** TEXT UNDER STUDY follows **

Expanding the non-identifiable data gathered by the datachoices module

My Dev-Jam project this year was to expand the set of data gathered and reported by the datachoices module. That’s the code behind the familiar first-login popup asking the user to opt in or out of usage data sharing. I chose an effort that was intentionally small in scope, because I’m frequently distracted by day-job work and by the excitement of seeing what everybody else is hacking on.

As background, the datachoices module was added as a privacy-respecting way for The OpenNMS Group (the primary sponsor and maintainer of OpenNMS, and my employer) to gather information about how real users put OpenNMS to use. The statistics gathered include no personally- or organizationally-identifiable data and are associated with a random UUID which the user can reset on demand. If the user opts in their system to data sharing, the module sends updated statistics daily to a service endpoint that strips out the originating IP address and saves the statistics, which are available in aggregate for all to see.

** End of TEXT UNDER STUDY **
** EXTRACTED INFORMATION follows **

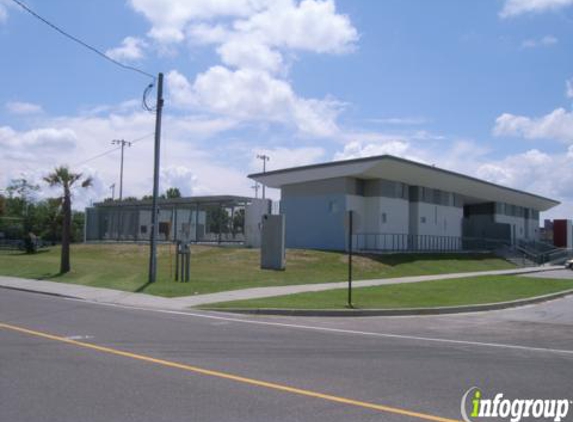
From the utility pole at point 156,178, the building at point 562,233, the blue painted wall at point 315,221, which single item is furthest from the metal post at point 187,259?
the building at point 562,233

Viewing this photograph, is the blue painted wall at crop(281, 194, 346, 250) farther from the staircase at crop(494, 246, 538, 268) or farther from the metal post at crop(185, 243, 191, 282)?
the metal post at crop(185, 243, 191, 282)

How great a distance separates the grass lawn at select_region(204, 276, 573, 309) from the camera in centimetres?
1823

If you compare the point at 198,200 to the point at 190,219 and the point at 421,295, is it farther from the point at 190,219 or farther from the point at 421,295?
the point at 421,295

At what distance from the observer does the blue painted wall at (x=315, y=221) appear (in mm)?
40844

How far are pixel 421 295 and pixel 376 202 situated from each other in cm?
2022

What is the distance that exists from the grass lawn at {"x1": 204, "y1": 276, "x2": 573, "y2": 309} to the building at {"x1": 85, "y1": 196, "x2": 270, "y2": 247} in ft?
56.1

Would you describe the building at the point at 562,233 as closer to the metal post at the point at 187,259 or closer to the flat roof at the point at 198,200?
the flat roof at the point at 198,200

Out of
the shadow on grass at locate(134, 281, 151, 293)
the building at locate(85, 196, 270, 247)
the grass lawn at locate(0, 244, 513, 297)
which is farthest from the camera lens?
the building at locate(85, 196, 270, 247)

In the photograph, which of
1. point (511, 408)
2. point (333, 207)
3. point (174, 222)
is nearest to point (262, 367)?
point (511, 408)

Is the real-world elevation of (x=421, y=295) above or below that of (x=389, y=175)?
below

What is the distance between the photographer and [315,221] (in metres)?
42.3

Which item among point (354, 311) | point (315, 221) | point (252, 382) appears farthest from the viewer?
point (315, 221)

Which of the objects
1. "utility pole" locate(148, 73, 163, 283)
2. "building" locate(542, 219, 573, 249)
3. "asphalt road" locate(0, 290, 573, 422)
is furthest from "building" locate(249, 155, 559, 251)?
"asphalt road" locate(0, 290, 573, 422)

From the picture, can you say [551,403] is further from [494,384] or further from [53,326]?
[53,326]
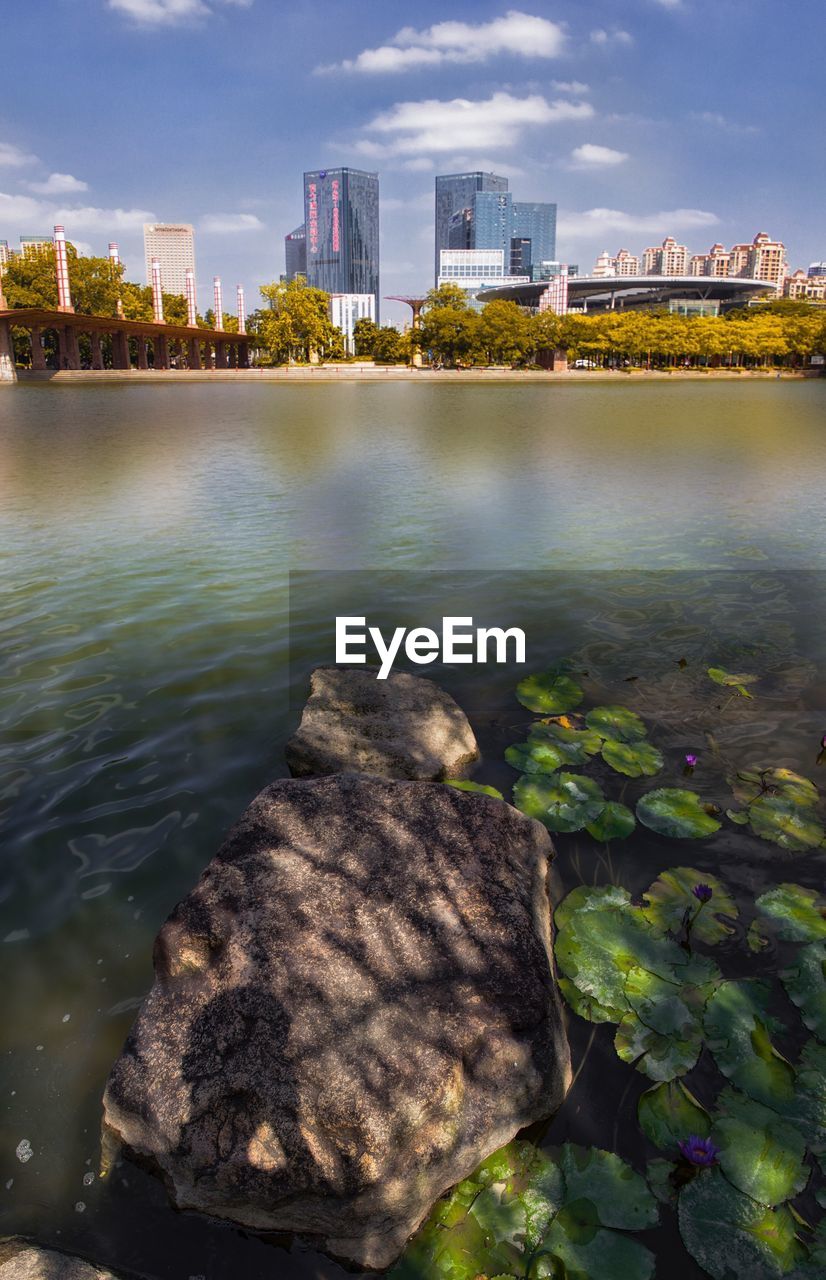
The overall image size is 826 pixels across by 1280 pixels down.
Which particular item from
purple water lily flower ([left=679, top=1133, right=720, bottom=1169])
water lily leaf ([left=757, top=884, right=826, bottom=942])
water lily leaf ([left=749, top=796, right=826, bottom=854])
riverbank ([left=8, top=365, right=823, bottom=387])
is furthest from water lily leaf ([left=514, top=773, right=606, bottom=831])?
riverbank ([left=8, top=365, right=823, bottom=387])

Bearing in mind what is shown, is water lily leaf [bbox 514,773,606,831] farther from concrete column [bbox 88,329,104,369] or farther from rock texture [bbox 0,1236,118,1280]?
concrete column [bbox 88,329,104,369]

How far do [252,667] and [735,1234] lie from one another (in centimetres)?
585

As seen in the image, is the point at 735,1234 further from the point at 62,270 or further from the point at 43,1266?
the point at 62,270

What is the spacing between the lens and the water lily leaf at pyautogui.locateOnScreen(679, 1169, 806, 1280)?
242 cm

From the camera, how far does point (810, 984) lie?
3.42 metres

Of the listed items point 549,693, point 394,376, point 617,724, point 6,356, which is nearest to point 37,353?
point 6,356

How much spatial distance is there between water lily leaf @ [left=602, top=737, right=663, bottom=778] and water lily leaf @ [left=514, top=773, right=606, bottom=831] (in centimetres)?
30

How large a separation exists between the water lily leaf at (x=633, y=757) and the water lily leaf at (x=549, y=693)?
2.40 ft

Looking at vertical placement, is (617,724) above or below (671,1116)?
above

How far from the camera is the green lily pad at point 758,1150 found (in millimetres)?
2570

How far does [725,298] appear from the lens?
6132 inches

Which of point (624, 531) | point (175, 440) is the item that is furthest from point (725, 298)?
point (624, 531)

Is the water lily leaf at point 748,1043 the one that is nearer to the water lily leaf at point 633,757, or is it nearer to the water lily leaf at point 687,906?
the water lily leaf at point 687,906

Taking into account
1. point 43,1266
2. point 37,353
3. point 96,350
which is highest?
point 96,350
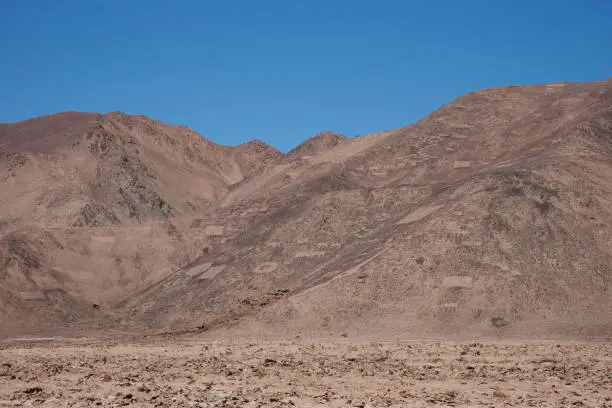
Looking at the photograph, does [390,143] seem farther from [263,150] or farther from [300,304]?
[263,150]

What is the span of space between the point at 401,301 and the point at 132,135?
63.3m

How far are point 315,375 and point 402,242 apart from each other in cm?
2096

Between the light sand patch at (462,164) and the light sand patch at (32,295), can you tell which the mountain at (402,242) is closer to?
the light sand patch at (462,164)

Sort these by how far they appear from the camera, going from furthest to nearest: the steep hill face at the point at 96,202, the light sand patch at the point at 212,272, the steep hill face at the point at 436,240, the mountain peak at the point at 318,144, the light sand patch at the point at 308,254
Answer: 1. the mountain peak at the point at 318,144
2. the steep hill face at the point at 96,202
3. the light sand patch at the point at 212,272
4. the light sand patch at the point at 308,254
5. the steep hill face at the point at 436,240

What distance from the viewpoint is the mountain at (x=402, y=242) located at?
124ft

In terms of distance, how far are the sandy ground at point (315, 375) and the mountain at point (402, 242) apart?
23.6 feet

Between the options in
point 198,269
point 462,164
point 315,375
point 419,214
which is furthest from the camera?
point 462,164

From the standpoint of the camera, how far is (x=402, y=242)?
42000 millimetres

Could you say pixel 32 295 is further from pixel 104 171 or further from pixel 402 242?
pixel 104 171

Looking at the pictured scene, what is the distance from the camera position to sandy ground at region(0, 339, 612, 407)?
17.7m

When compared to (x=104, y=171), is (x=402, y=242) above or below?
below

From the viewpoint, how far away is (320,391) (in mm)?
19047

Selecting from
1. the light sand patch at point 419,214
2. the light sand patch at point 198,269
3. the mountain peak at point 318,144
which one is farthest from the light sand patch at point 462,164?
the mountain peak at point 318,144

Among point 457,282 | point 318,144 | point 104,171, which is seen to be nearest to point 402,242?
point 457,282
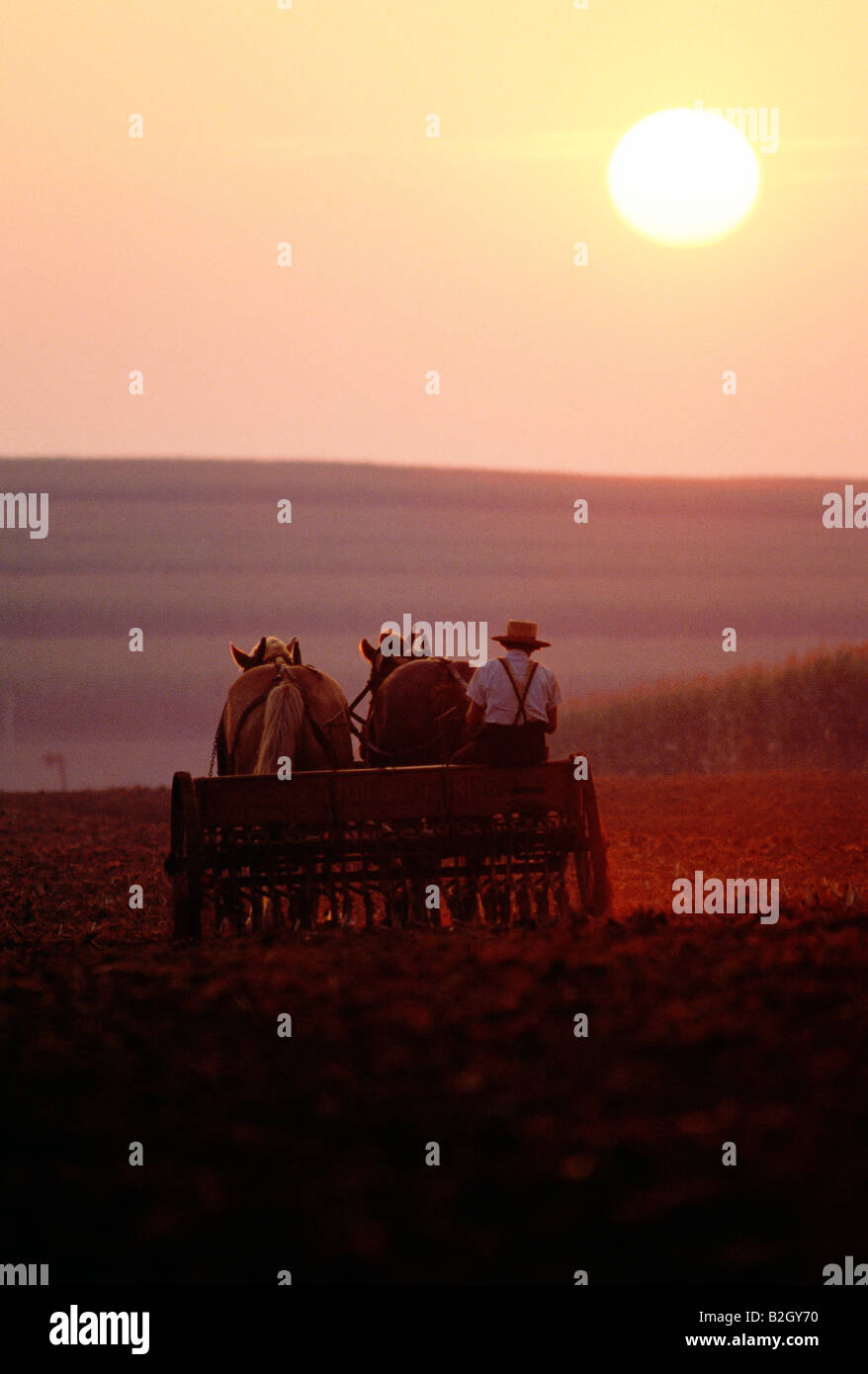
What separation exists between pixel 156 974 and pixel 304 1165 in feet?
11.3

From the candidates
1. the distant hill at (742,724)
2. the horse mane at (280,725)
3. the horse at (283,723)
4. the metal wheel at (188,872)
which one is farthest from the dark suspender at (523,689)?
the distant hill at (742,724)

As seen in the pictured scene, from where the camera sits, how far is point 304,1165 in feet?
19.6

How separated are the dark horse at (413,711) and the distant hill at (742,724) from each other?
70.5 ft

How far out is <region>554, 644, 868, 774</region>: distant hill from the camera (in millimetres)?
37438

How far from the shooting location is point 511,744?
13445mm

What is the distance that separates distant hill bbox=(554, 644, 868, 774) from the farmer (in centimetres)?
2275

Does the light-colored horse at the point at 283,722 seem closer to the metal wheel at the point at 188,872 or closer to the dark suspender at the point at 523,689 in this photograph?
the metal wheel at the point at 188,872

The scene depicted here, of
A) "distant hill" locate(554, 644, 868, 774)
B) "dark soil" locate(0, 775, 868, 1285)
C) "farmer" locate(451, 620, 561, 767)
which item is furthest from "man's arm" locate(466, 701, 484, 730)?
"distant hill" locate(554, 644, 868, 774)

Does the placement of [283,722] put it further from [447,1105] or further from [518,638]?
[447,1105]

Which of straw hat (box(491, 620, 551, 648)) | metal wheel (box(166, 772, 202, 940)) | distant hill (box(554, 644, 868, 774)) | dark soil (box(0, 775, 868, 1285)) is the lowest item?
dark soil (box(0, 775, 868, 1285))

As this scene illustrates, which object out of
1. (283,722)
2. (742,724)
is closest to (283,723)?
(283,722)

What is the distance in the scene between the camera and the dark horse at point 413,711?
49.5 ft

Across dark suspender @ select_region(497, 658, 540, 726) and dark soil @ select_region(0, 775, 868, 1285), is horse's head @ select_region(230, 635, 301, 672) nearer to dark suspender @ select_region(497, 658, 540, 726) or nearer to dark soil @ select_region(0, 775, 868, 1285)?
dark suspender @ select_region(497, 658, 540, 726)
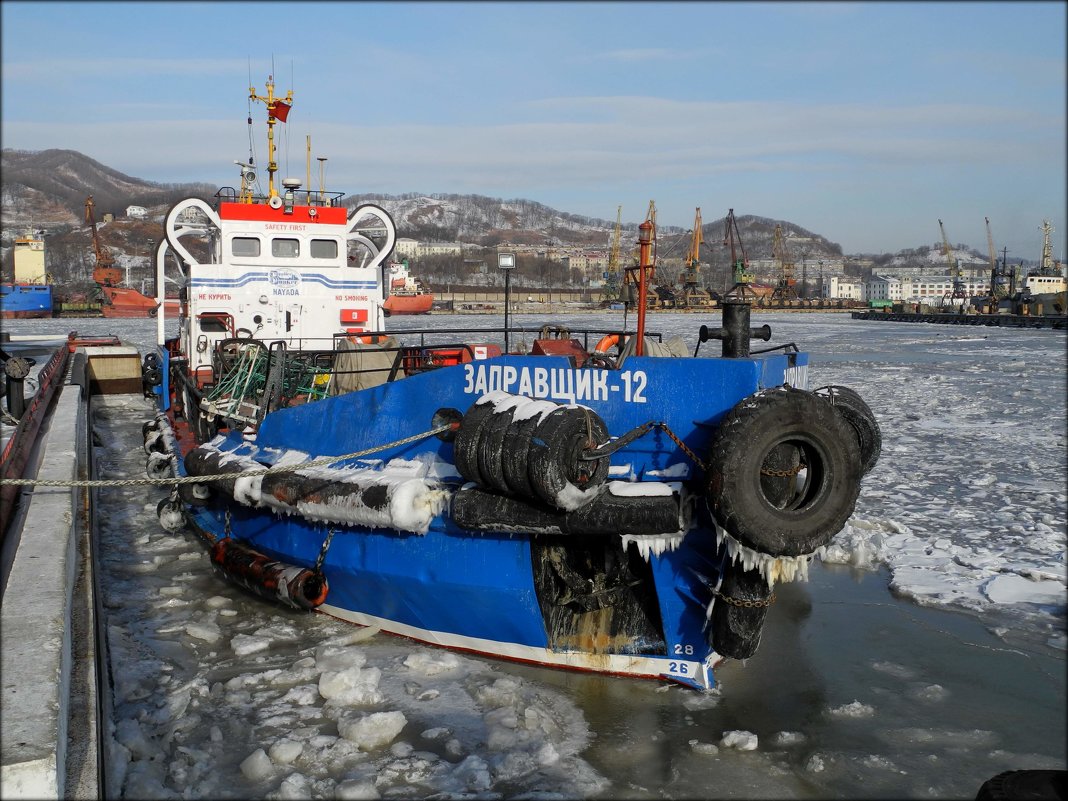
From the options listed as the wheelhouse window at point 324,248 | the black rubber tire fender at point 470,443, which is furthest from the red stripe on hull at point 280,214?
the black rubber tire fender at point 470,443

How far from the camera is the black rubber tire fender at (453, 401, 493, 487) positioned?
463 cm

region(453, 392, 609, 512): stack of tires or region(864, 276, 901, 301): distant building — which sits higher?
region(864, 276, 901, 301): distant building

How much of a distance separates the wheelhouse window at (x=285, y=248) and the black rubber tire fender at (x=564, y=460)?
6820 mm

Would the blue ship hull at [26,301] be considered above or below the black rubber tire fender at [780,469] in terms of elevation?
above

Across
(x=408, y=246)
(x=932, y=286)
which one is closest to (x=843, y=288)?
(x=932, y=286)

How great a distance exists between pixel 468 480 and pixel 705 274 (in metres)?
126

** End of EXTRACTED INFORMATION **

TO DO ▸ Retype the part of the datachoices post starting at "My Dev-Jam project" and ending at "is hacking on.". The items are not used here.

RESPONSE AREA ▸
My Dev-Jam project this year was to expand the set of data gathered and reported by the datachoices module. That’s the code behind the familiar first-login popup asking the user to opt in or out of usage data sharing. I chose an effort that was intentionally small in scope, because I’m frequently distracted by day-job work and by the excitement of seeing what everybody else is hacking on.